What is ppProf?

ppProf is a pretty primitive profiler for Java 5.0 programs. It uses the agent interface to instrument byte code
during application loading.

What is "primitive" about it?

It doesn't do much. It tries to be as simple as possible, and to generate as little overhead as possible. Other profilers offer  graphical output, allocation of run time to stack traces, and remote control.
ppProf just counts method invocations and produces a "flat" profile, i.e. a list of time spent per method. This alone can make your program several times slower, depending on the circumstances.

Why does it still take so long?

My pet example, which takes 1-2 minutes of CPU time when not profiled, performs about 1155 million method calls on "user" code, i.e. not counting java.* classes and the like.  If profiling introduces a 1 microsecond overhead per call, that's 1155 seconds additional runtime when the application is profiled. That's about 20 minutes extra, or 10 times the original runtime.

The are two obvious counter-measures: profile less methods, and reduce the overhead.

Profiling less methods

This is partly achieved by application defaults, which can be overridden, and the restriction to classes loaded by the SystemClassLoader (hardwired in ProfTransformer,java). For the pet example, the bulk of invocations are inside the XML parser. After excluding org.apache.xerces and org.jdom, the number of method calls drops to 68 million, or by a factor of 17.

Future versions may attempt to attribute time spent in excluded packages to that package, rather than to the callee.

Reducing the overhead

Reducing the profiling overhead is done by restricting the functionality to the bare minimum.
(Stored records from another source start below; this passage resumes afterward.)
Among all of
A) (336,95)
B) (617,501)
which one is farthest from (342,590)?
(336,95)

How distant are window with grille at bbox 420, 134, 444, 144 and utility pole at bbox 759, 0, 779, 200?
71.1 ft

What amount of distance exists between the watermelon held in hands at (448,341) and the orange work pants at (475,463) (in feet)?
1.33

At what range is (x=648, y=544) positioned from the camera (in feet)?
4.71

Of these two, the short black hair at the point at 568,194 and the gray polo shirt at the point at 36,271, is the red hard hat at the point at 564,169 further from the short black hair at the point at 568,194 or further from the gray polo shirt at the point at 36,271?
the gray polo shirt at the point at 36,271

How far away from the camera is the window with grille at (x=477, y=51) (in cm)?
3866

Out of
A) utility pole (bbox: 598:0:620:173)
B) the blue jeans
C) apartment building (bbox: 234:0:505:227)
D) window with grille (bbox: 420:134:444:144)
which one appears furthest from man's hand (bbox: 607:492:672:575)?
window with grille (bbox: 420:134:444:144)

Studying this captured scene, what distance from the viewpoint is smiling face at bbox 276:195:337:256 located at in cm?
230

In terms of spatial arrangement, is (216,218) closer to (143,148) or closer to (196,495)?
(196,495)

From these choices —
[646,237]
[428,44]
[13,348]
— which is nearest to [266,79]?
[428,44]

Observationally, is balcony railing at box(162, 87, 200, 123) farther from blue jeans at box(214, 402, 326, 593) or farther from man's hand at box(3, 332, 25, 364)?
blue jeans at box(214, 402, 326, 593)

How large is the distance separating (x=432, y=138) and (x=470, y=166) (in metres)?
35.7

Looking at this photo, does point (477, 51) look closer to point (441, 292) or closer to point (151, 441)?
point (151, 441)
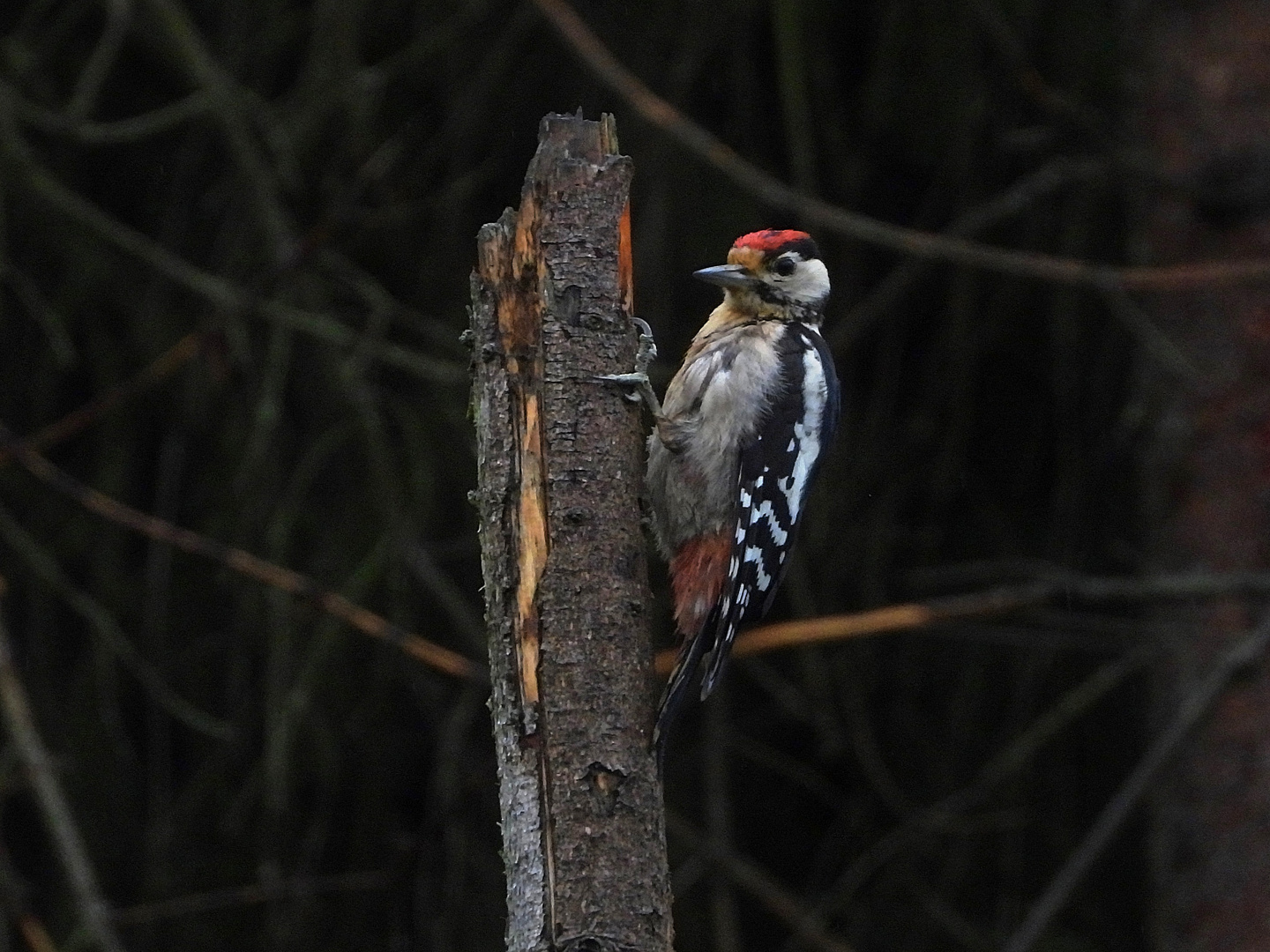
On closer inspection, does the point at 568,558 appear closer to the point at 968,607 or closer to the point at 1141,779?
the point at 968,607

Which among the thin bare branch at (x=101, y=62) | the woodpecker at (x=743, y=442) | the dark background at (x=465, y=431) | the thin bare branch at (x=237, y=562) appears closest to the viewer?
the thin bare branch at (x=237, y=562)

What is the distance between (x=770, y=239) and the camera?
3.92 metres

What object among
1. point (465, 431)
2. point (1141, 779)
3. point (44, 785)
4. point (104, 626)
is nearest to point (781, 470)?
point (465, 431)

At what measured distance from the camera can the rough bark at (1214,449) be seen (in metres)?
4.29

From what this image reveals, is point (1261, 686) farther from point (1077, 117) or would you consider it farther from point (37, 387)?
point (37, 387)

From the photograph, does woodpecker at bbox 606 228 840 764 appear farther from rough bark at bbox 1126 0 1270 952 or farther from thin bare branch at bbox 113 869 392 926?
rough bark at bbox 1126 0 1270 952

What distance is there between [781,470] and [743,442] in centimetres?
10

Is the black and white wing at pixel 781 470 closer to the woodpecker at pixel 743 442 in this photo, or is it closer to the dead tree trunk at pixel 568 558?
the woodpecker at pixel 743 442

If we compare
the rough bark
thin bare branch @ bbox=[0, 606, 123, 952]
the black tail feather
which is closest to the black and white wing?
the black tail feather

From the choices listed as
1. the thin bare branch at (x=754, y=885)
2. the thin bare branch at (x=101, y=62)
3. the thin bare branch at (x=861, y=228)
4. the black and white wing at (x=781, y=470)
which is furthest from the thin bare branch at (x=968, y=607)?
the thin bare branch at (x=101, y=62)

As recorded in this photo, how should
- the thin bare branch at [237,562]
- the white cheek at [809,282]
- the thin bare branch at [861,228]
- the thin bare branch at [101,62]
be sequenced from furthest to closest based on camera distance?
the white cheek at [809,282], the thin bare branch at [101,62], the thin bare branch at [861,228], the thin bare branch at [237,562]

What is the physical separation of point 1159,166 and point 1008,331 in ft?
1.89

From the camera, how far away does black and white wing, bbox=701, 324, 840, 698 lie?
11.7 ft

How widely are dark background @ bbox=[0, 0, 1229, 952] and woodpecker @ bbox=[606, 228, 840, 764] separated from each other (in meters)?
Result: 0.28
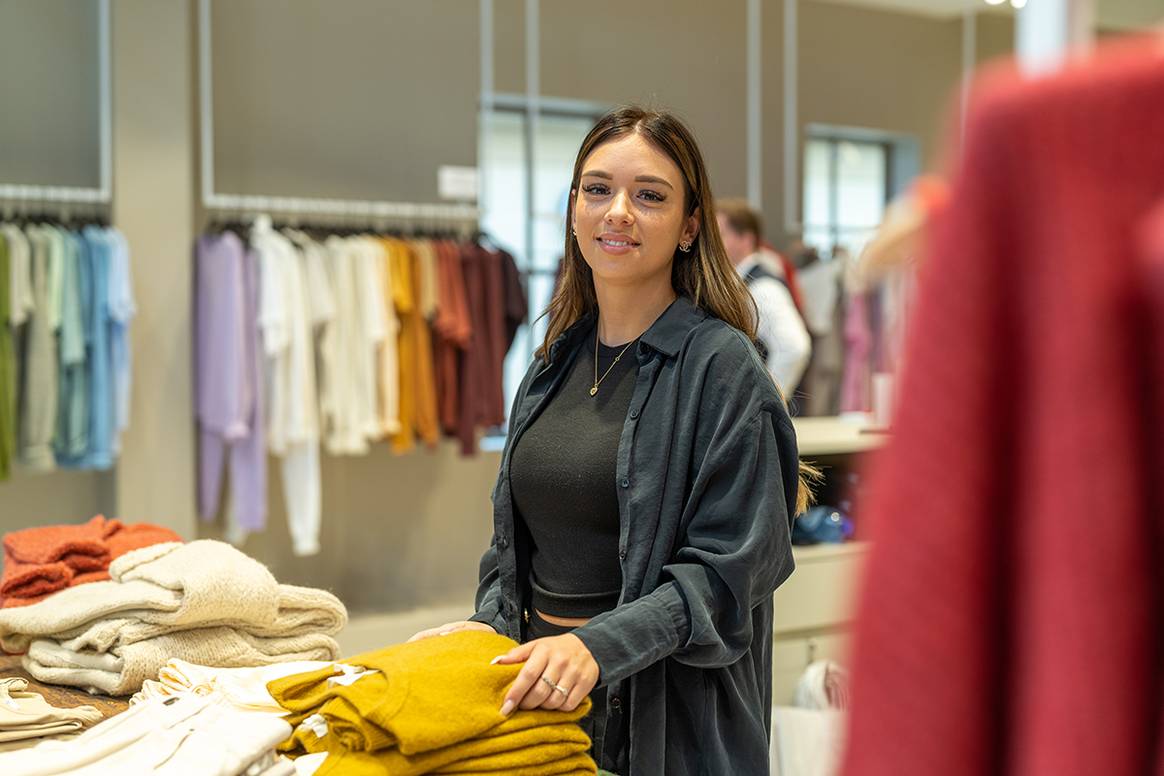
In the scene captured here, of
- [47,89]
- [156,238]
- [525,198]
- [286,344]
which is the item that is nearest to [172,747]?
[286,344]

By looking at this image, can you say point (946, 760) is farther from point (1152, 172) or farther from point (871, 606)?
point (1152, 172)

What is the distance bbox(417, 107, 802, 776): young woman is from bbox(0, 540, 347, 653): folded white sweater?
0.98ft

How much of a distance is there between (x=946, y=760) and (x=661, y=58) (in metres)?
6.86

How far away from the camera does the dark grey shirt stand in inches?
66.8

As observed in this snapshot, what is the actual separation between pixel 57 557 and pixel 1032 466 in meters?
1.95

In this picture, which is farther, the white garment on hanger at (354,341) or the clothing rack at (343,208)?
the clothing rack at (343,208)

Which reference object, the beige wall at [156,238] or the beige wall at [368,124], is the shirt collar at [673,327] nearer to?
the beige wall at [368,124]

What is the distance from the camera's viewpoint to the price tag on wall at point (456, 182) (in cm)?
642

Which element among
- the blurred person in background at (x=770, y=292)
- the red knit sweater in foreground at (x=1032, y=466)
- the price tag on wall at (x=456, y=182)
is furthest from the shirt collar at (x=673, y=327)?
the price tag on wall at (x=456, y=182)

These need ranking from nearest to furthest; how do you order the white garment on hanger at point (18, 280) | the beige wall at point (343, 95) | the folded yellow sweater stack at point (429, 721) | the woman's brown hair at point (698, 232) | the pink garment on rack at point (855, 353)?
1. the folded yellow sweater stack at point (429, 721)
2. the woman's brown hair at point (698, 232)
3. the white garment on hanger at point (18, 280)
4. the beige wall at point (343, 95)
5. the pink garment on rack at point (855, 353)

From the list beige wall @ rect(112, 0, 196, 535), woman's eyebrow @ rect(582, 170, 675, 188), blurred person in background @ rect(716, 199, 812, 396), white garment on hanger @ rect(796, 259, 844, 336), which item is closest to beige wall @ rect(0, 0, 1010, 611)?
beige wall @ rect(112, 0, 196, 535)

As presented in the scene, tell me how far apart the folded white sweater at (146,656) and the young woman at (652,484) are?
12.8 inches

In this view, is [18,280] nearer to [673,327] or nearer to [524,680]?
[673,327]

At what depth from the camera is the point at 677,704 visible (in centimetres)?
183
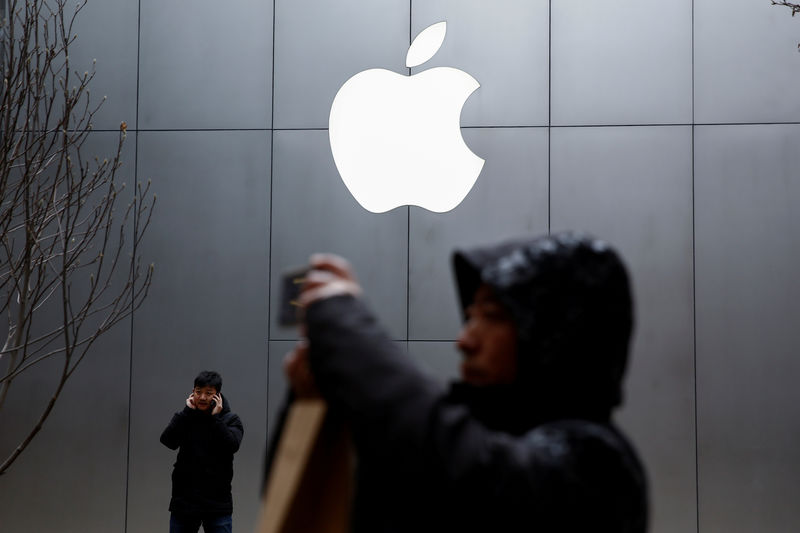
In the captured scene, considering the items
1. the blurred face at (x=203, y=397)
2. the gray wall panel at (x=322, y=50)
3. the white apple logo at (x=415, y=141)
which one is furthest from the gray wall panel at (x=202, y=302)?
the blurred face at (x=203, y=397)

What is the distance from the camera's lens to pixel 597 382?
1190mm

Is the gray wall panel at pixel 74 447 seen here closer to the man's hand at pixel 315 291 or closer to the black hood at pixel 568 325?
the man's hand at pixel 315 291

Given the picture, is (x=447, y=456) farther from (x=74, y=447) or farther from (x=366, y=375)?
(x=74, y=447)

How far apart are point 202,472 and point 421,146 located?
2.75m

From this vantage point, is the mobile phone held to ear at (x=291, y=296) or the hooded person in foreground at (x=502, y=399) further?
the mobile phone held to ear at (x=291, y=296)

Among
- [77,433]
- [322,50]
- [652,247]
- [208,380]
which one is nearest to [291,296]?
[208,380]

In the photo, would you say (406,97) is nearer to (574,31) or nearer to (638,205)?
(574,31)

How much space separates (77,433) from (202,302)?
4.62ft

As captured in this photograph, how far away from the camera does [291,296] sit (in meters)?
1.27

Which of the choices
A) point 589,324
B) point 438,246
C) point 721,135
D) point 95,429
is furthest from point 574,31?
point 589,324

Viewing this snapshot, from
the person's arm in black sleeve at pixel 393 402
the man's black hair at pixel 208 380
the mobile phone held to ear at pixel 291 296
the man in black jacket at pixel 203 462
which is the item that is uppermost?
the mobile phone held to ear at pixel 291 296

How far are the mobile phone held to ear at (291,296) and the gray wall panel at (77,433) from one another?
576cm

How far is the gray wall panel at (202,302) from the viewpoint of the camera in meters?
6.61

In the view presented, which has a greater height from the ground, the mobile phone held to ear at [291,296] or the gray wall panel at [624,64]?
the gray wall panel at [624,64]
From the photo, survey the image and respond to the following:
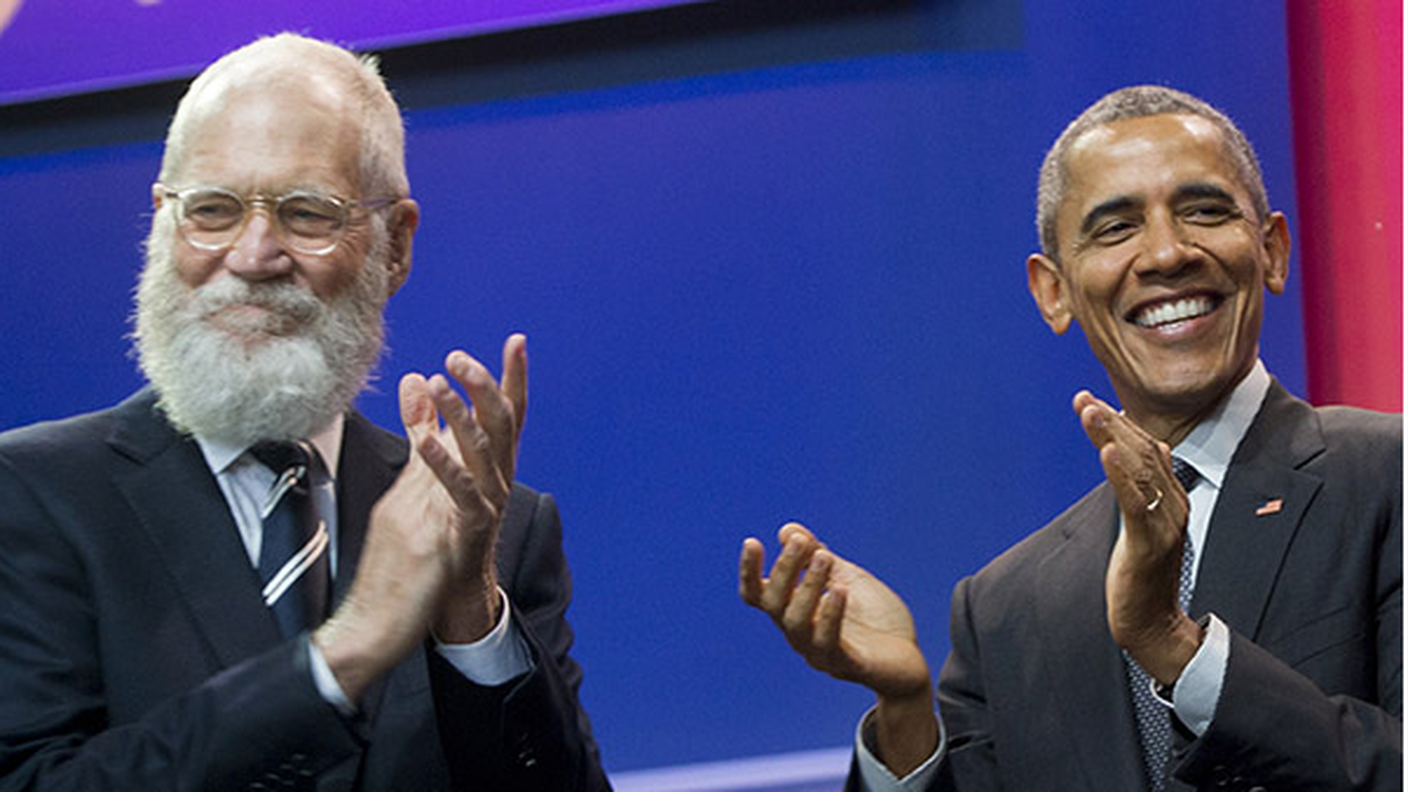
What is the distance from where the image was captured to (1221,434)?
2623mm

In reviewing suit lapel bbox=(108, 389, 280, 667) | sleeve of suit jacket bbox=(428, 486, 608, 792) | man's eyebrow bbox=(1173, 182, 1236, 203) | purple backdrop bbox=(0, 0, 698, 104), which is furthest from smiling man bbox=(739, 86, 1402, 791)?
purple backdrop bbox=(0, 0, 698, 104)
In particular, ppProf does not attempt to associate time with "call stacks" like other profilers. It just eats up cycles and space (since you have to build the call stacks). 
Also, ppProf doesn't do any heap profiling, or other fancy stuff. And it calls the timing function only once per method invocation, roughly.
Consequently, ppProf should only very rarely die with an OutOfMemory error if your settings are not good enough. It should just take longer.

Less obvious problems

I was quite amazed when my AMD X2 4400 Linux box was four times slower than my tiny sub-notebook with a 1100 MHz ULV Pentium CPU. This turned out to be an OS issue: The performance of the gettimeofday system call. SMP slows it down by a factor of ~16 on my hardware. Some experiements yielded a little JNI quickie to circumvent this.

The last respot

If timing is too slow, you can use an option to just count calls. The overhead for this is pretty small. Based on the result, you can exclude the most frequently called classes or packages.